Exactly. And if X1: is last, it’s because X1 is the only element in that sublist. (X1 is always first.)

Agreed. I did this one as an experiment really just to see if it was possible. It’s probably my least favored solution for the reasons you pointed out.

I enthusiastically agree that list comprehension is often used (mis-used) for convoluted parsing, which is why I tend not to use it much. I’d like to know more about their intended proper use. Do you know of a fundamental reference on its use intent that includes a good summary?
(I’ll search myself when I get back to my computer; am on my phone right now.) [EDIT: ] This appears to be a good one: Functional Programming HOWTO.

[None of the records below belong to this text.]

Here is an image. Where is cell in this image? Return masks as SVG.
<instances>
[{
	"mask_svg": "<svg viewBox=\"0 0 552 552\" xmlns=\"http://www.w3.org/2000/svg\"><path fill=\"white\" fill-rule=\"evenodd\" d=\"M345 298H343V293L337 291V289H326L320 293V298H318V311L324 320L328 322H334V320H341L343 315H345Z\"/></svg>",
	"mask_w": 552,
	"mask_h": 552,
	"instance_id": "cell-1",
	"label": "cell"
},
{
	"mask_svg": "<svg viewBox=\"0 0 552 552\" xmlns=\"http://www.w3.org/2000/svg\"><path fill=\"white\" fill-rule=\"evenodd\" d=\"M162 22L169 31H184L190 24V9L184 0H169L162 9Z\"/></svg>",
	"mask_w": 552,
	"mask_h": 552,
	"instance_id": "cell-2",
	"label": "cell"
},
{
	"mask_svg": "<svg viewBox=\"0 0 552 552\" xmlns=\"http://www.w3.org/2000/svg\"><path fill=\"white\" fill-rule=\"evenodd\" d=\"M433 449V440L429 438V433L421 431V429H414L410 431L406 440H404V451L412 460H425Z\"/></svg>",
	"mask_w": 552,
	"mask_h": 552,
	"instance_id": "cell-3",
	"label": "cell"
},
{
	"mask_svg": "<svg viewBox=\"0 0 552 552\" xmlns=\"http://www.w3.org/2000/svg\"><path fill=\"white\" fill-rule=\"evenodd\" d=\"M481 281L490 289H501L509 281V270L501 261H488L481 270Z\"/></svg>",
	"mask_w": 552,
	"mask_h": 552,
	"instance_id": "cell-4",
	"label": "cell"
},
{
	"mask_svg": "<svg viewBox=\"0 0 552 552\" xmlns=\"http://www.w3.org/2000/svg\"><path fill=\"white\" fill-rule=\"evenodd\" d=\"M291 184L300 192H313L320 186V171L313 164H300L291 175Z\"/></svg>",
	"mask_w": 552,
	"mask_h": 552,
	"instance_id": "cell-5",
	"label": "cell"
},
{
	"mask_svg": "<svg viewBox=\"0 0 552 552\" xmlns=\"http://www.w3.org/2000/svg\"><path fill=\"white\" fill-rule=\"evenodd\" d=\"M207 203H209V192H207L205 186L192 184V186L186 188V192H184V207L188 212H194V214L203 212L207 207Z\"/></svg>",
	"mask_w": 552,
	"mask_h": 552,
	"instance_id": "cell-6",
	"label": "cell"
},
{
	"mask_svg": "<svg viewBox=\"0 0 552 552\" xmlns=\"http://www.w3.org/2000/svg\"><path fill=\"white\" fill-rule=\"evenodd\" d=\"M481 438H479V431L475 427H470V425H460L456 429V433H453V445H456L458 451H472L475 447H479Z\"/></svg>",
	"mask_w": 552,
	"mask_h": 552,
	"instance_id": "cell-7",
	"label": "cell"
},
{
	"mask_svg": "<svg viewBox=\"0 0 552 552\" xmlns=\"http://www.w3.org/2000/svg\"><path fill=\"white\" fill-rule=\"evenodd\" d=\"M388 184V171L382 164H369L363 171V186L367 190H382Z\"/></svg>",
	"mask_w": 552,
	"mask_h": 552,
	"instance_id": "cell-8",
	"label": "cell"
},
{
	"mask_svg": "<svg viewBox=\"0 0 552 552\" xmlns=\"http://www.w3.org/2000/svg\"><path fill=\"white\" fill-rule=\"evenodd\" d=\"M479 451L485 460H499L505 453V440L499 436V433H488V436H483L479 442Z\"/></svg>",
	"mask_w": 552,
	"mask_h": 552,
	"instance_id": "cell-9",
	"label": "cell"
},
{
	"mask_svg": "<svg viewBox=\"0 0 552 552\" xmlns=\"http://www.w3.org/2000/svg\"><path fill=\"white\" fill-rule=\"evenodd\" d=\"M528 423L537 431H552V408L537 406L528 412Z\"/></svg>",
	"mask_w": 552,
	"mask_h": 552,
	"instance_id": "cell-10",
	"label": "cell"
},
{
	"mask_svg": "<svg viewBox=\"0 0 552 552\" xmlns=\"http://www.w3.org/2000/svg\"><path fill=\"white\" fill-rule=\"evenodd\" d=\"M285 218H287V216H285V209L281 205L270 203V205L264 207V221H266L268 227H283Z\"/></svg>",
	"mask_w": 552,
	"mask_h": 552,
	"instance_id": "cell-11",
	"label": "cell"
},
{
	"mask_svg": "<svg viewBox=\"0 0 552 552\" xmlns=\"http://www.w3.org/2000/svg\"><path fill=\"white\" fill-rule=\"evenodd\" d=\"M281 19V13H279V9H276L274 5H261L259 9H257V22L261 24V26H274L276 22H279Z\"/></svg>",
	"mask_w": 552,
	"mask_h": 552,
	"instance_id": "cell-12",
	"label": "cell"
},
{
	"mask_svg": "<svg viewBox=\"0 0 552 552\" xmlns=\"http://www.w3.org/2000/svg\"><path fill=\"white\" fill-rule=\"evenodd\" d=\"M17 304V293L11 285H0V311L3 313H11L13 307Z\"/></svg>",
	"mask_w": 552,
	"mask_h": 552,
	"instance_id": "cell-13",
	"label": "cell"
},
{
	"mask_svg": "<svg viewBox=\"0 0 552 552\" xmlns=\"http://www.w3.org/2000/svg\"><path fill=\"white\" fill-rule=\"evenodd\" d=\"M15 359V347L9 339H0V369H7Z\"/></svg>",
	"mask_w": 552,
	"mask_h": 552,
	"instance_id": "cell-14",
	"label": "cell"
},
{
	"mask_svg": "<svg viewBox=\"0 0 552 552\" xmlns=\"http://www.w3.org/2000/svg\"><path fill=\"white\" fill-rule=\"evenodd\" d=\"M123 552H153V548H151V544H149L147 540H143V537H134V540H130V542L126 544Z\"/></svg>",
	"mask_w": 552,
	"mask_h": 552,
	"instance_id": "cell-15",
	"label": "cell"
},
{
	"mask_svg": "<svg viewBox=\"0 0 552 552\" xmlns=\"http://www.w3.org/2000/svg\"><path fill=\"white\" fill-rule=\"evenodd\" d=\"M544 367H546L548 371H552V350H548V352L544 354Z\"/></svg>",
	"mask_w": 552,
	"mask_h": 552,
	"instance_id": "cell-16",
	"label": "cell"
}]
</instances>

vbrozik · June 20, 2022, 7:49am

Now I understand, it was with this assumption! I almost always try to write a robust code which does not depend too much on a strict format of the input data. For example the shorter code will fail silently ^[1] with the input ['99', 'X1: Hello'].

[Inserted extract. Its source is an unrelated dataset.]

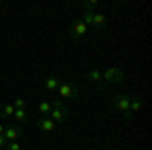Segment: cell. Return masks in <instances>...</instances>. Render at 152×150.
<instances>
[{"instance_id": "1", "label": "cell", "mask_w": 152, "mask_h": 150, "mask_svg": "<svg viewBox=\"0 0 152 150\" xmlns=\"http://www.w3.org/2000/svg\"><path fill=\"white\" fill-rule=\"evenodd\" d=\"M122 81H124V69L118 67V65H112V67H107V69L102 73V83H97V91L102 93L105 87L118 85V83H122Z\"/></svg>"}, {"instance_id": "2", "label": "cell", "mask_w": 152, "mask_h": 150, "mask_svg": "<svg viewBox=\"0 0 152 150\" xmlns=\"http://www.w3.org/2000/svg\"><path fill=\"white\" fill-rule=\"evenodd\" d=\"M47 118L53 120L55 124H63V122L69 120V110L65 108V104H63L61 100H55V102L51 104V112H49Z\"/></svg>"}, {"instance_id": "3", "label": "cell", "mask_w": 152, "mask_h": 150, "mask_svg": "<svg viewBox=\"0 0 152 150\" xmlns=\"http://www.w3.org/2000/svg\"><path fill=\"white\" fill-rule=\"evenodd\" d=\"M59 91V97L61 100H77V95H79V87L77 85H73L69 81H61L57 87Z\"/></svg>"}, {"instance_id": "4", "label": "cell", "mask_w": 152, "mask_h": 150, "mask_svg": "<svg viewBox=\"0 0 152 150\" xmlns=\"http://www.w3.org/2000/svg\"><path fill=\"white\" fill-rule=\"evenodd\" d=\"M87 31H89V26L83 24L81 18H75V20L69 24V39H73V41H81V39H85Z\"/></svg>"}, {"instance_id": "5", "label": "cell", "mask_w": 152, "mask_h": 150, "mask_svg": "<svg viewBox=\"0 0 152 150\" xmlns=\"http://www.w3.org/2000/svg\"><path fill=\"white\" fill-rule=\"evenodd\" d=\"M130 97H132V95H116V97H114V105L126 116L128 122L132 120V116H130Z\"/></svg>"}, {"instance_id": "6", "label": "cell", "mask_w": 152, "mask_h": 150, "mask_svg": "<svg viewBox=\"0 0 152 150\" xmlns=\"http://www.w3.org/2000/svg\"><path fill=\"white\" fill-rule=\"evenodd\" d=\"M2 136L6 138V142H16L18 136H23V128H20V124H6Z\"/></svg>"}, {"instance_id": "7", "label": "cell", "mask_w": 152, "mask_h": 150, "mask_svg": "<svg viewBox=\"0 0 152 150\" xmlns=\"http://www.w3.org/2000/svg\"><path fill=\"white\" fill-rule=\"evenodd\" d=\"M37 128H39L41 132H45V134H49V132H53V130L57 128V124H55L53 120H49L47 116H41V118L37 120Z\"/></svg>"}, {"instance_id": "8", "label": "cell", "mask_w": 152, "mask_h": 150, "mask_svg": "<svg viewBox=\"0 0 152 150\" xmlns=\"http://www.w3.org/2000/svg\"><path fill=\"white\" fill-rule=\"evenodd\" d=\"M14 116V105L12 104H0V120H10Z\"/></svg>"}, {"instance_id": "9", "label": "cell", "mask_w": 152, "mask_h": 150, "mask_svg": "<svg viewBox=\"0 0 152 150\" xmlns=\"http://www.w3.org/2000/svg\"><path fill=\"white\" fill-rule=\"evenodd\" d=\"M144 105V100H142L140 95H134V97H130V116L134 118L136 112H140V108Z\"/></svg>"}, {"instance_id": "10", "label": "cell", "mask_w": 152, "mask_h": 150, "mask_svg": "<svg viewBox=\"0 0 152 150\" xmlns=\"http://www.w3.org/2000/svg\"><path fill=\"white\" fill-rule=\"evenodd\" d=\"M59 83H61V79H59V77H55V75H49L47 79H45V87H47L49 91H57Z\"/></svg>"}, {"instance_id": "11", "label": "cell", "mask_w": 152, "mask_h": 150, "mask_svg": "<svg viewBox=\"0 0 152 150\" xmlns=\"http://www.w3.org/2000/svg\"><path fill=\"white\" fill-rule=\"evenodd\" d=\"M85 79L94 81L95 85H97V83H102V71H97V69H91V71H87V73H85Z\"/></svg>"}, {"instance_id": "12", "label": "cell", "mask_w": 152, "mask_h": 150, "mask_svg": "<svg viewBox=\"0 0 152 150\" xmlns=\"http://www.w3.org/2000/svg\"><path fill=\"white\" fill-rule=\"evenodd\" d=\"M12 118H14L18 124H24V122L28 120V114H26V110L23 108V110H14V116H12Z\"/></svg>"}, {"instance_id": "13", "label": "cell", "mask_w": 152, "mask_h": 150, "mask_svg": "<svg viewBox=\"0 0 152 150\" xmlns=\"http://www.w3.org/2000/svg\"><path fill=\"white\" fill-rule=\"evenodd\" d=\"M94 14H95V12L83 10V14H81V23H83V24H87V26H91V24H94Z\"/></svg>"}, {"instance_id": "14", "label": "cell", "mask_w": 152, "mask_h": 150, "mask_svg": "<svg viewBox=\"0 0 152 150\" xmlns=\"http://www.w3.org/2000/svg\"><path fill=\"white\" fill-rule=\"evenodd\" d=\"M95 8H97V0H85V2H83V10L95 12Z\"/></svg>"}, {"instance_id": "15", "label": "cell", "mask_w": 152, "mask_h": 150, "mask_svg": "<svg viewBox=\"0 0 152 150\" xmlns=\"http://www.w3.org/2000/svg\"><path fill=\"white\" fill-rule=\"evenodd\" d=\"M102 24H105V14L95 12L94 14V26H102Z\"/></svg>"}, {"instance_id": "16", "label": "cell", "mask_w": 152, "mask_h": 150, "mask_svg": "<svg viewBox=\"0 0 152 150\" xmlns=\"http://www.w3.org/2000/svg\"><path fill=\"white\" fill-rule=\"evenodd\" d=\"M39 112L43 116H49V112H51V102H41L39 104Z\"/></svg>"}, {"instance_id": "17", "label": "cell", "mask_w": 152, "mask_h": 150, "mask_svg": "<svg viewBox=\"0 0 152 150\" xmlns=\"http://www.w3.org/2000/svg\"><path fill=\"white\" fill-rule=\"evenodd\" d=\"M12 105H14V110H23L24 108V100L23 97H16V100L12 102Z\"/></svg>"}, {"instance_id": "18", "label": "cell", "mask_w": 152, "mask_h": 150, "mask_svg": "<svg viewBox=\"0 0 152 150\" xmlns=\"http://www.w3.org/2000/svg\"><path fill=\"white\" fill-rule=\"evenodd\" d=\"M4 150H20V144L18 142H6Z\"/></svg>"}, {"instance_id": "19", "label": "cell", "mask_w": 152, "mask_h": 150, "mask_svg": "<svg viewBox=\"0 0 152 150\" xmlns=\"http://www.w3.org/2000/svg\"><path fill=\"white\" fill-rule=\"evenodd\" d=\"M4 146H6V138L0 136V150H4Z\"/></svg>"}, {"instance_id": "20", "label": "cell", "mask_w": 152, "mask_h": 150, "mask_svg": "<svg viewBox=\"0 0 152 150\" xmlns=\"http://www.w3.org/2000/svg\"><path fill=\"white\" fill-rule=\"evenodd\" d=\"M2 134H4V124L0 122V136H2Z\"/></svg>"}, {"instance_id": "21", "label": "cell", "mask_w": 152, "mask_h": 150, "mask_svg": "<svg viewBox=\"0 0 152 150\" xmlns=\"http://www.w3.org/2000/svg\"><path fill=\"white\" fill-rule=\"evenodd\" d=\"M0 6H2V2H0Z\"/></svg>"}]
</instances>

I think Tutorial Library – Real Python has good tutorials. Also some talks on PyCon have interesting insight into the functional style. From the latest PyCon US: https://www.youtube.com/watch?v=2gPdodp6i3Y

incorrect behaviour, no error message ↩︎

mlgtechuser · June 20, 2022, 2:08pm

Thank you, Václav. Now I have some homework to do! Do those references cover what you said about not changing data with list comprehension? (Generators, for sure, but I’m looking to increase my understanding of the theory and philosophy of list comprehensions and correct any misconceptions that I might have.)

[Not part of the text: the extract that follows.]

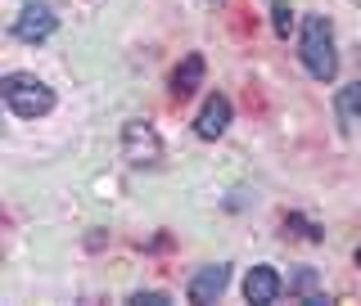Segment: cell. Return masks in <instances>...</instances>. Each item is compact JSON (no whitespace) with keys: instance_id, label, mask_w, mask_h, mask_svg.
Here are the masks:
<instances>
[{"instance_id":"cell-1","label":"cell","mask_w":361,"mask_h":306,"mask_svg":"<svg viewBox=\"0 0 361 306\" xmlns=\"http://www.w3.org/2000/svg\"><path fill=\"white\" fill-rule=\"evenodd\" d=\"M302 68L316 77V82H334V72H338V54H334V32H330V23L325 18H307L302 23Z\"/></svg>"},{"instance_id":"cell-2","label":"cell","mask_w":361,"mask_h":306,"mask_svg":"<svg viewBox=\"0 0 361 306\" xmlns=\"http://www.w3.org/2000/svg\"><path fill=\"white\" fill-rule=\"evenodd\" d=\"M0 95H5L9 113H18V117H45L54 108V90L32 72H9L0 82Z\"/></svg>"},{"instance_id":"cell-3","label":"cell","mask_w":361,"mask_h":306,"mask_svg":"<svg viewBox=\"0 0 361 306\" xmlns=\"http://www.w3.org/2000/svg\"><path fill=\"white\" fill-rule=\"evenodd\" d=\"M122 158L135 167H154L163 158V140H158V131L149 122H127L122 127Z\"/></svg>"},{"instance_id":"cell-4","label":"cell","mask_w":361,"mask_h":306,"mask_svg":"<svg viewBox=\"0 0 361 306\" xmlns=\"http://www.w3.org/2000/svg\"><path fill=\"white\" fill-rule=\"evenodd\" d=\"M54 27H59V18L50 14L45 5H23L18 14H14V37L23 41V45H41V41H50L54 37Z\"/></svg>"},{"instance_id":"cell-5","label":"cell","mask_w":361,"mask_h":306,"mask_svg":"<svg viewBox=\"0 0 361 306\" xmlns=\"http://www.w3.org/2000/svg\"><path fill=\"white\" fill-rule=\"evenodd\" d=\"M280 293H285V279H280L271 266H253V270H248V279H244V298H248V302L276 306Z\"/></svg>"},{"instance_id":"cell-6","label":"cell","mask_w":361,"mask_h":306,"mask_svg":"<svg viewBox=\"0 0 361 306\" xmlns=\"http://www.w3.org/2000/svg\"><path fill=\"white\" fill-rule=\"evenodd\" d=\"M226 127H231V99H226V95H208L203 108H199V117H195V131L203 135V140H217Z\"/></svg>"},{"instance_id":"cell-7","label":"cell","mask_w":361,"mask_h":306,"mask_svg":"<svg viewBox=\"0 0 361 306\" xmlns=\"http://www.w3.org/2000/svg\"><path fill=\"white\" fill-rule=\"evenodd\" d=\"M226 284H231V266H203L195 279H190V302H217Z\"/></svg>"},{"instance_id":"cell-8","label":"cell","mask_w":361,"mask_h":306,"mask_svg":"<svg viewBox=\"0 0 361 306\" xmlns=\"http://www.w3.org/2000/svg\"><path fill=\"white\" fill-rule=\"evenodd\" d=\"M199 86H203V59H199V54H185V59L176 63V72H172V95L190 99Z\"/></svg>"},{"instance_id":"cell-9","label":"cell","mask_w":361,"mask_h":306,"mask_svg":"<svg viewBox=\"0 0 361 306\" xmlns=\"http://www.w3.org/2000/svg\"><path fill=\"white\" fill-rule=\"evenodd\" d=\"M289 288L298 293V298L307 302V306H325V302H330V298H325V293H321V284H316V270H307V266H298V270H293Z\"/></svg>"},{"instance_id":"cell-10","label":"cell","mask_w":361,"mask_h":306,"mask_svg":"<svg viewBox=\"0 0 361 306\" xmlns=\"http://www.w3.org/2000/svg\"><path fill=\"white\" fill-rule=\"evenodd\" d=\"M271 23H276V37H289V27H293V5L289 0H276V5H271Z\"/></svg>"},{"instance_id":"cell-11","label":"cell","mask_w":361,"mask_h":306,"mask_svg":"<svg viewBox=\"0 0 361 306\" xmlns=\"http://www.w3.org/2000/svg\"><path fill=\"white\" fill-rule=\"evenodd\" d=\"M338 108H343V117H361V82L343 86V95H338Z\"/></svg>"},{"instance_id":"cell-12","label":"cell","mask_w":361,"mask_h":306,"mask_svg":"<svg viewBox=\"0 0 361 306\" xmlns=\"http://www.w3.org/2000/svg\"><path fill=\"white\" fill-rule=\"evenodd\" d=\"M285 230H293V234H302V239H312V243L321 239V230H316L312 221H302V217H289V221H285Z\"/></svg>"},{"instance_id":"cell-13","label":"cell","mask_w":361,"mask_h":306,"mask_svg":"<svg viewBox=\"0 0 361 306\" xmlns=\"http://www.w3.org/2000/svg\"><path fill=\"white\" fill-rule=\"evenodd\" d=\"M131 306H172V298L167 293H135Z\"/></svg>"},{"instance_id":"cell-14","label":"cell","mask_w":361,"mask_h":306,"mask_svg":"<svg viewBox=\"0 0 361 306\" xmlns=\"http://www.w3.org/2000/svg\"><path fill=\"white\" fill-rule=\"evenodd\" d=\"M357 266H361V248H357Z\"/></svg>"}]
</instances>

ROSS: apologies for hijacking your topic a little bit. At least this is relevant to the list parsing marathon we’ve been on.

vbrozik · June 20, 2022, 2:41pm

Unfortunately I do not remember. I think that the description on Wikipedia is good:

mlgtechuser · June 20, 2022, 3:02pm

Vunderbar. It’s also well-summarized in the Functional Programming HOWTO at docs.python:

Functional programming can be considered the opposite of object-oriented programming. Objects are little capsules containing some internal state along with a collection of method calls that let you modify this state, and programs consist of making the right set of state changes. Functional programming wants to avoid state changes as much as possible and works with data flowing between functions. [emphasis added]

Mutating the iterated data is obviously a state change.